● Your instructions: Every line of the data that contains the string "etter" must be copied.

*** Data for processing Section Begins ***

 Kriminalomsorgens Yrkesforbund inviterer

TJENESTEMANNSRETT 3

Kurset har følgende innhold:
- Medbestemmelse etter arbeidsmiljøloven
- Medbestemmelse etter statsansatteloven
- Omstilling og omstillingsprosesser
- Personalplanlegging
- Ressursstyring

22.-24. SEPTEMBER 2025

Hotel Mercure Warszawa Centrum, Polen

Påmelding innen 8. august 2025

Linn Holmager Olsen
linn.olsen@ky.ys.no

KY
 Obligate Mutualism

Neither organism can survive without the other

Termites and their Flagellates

*** Data for processing Section Ends ***

● Solution for this problem:
- Medbestemmelse etter arbeidsmiljøloven
- Medbestemmelse etter statsansatteloven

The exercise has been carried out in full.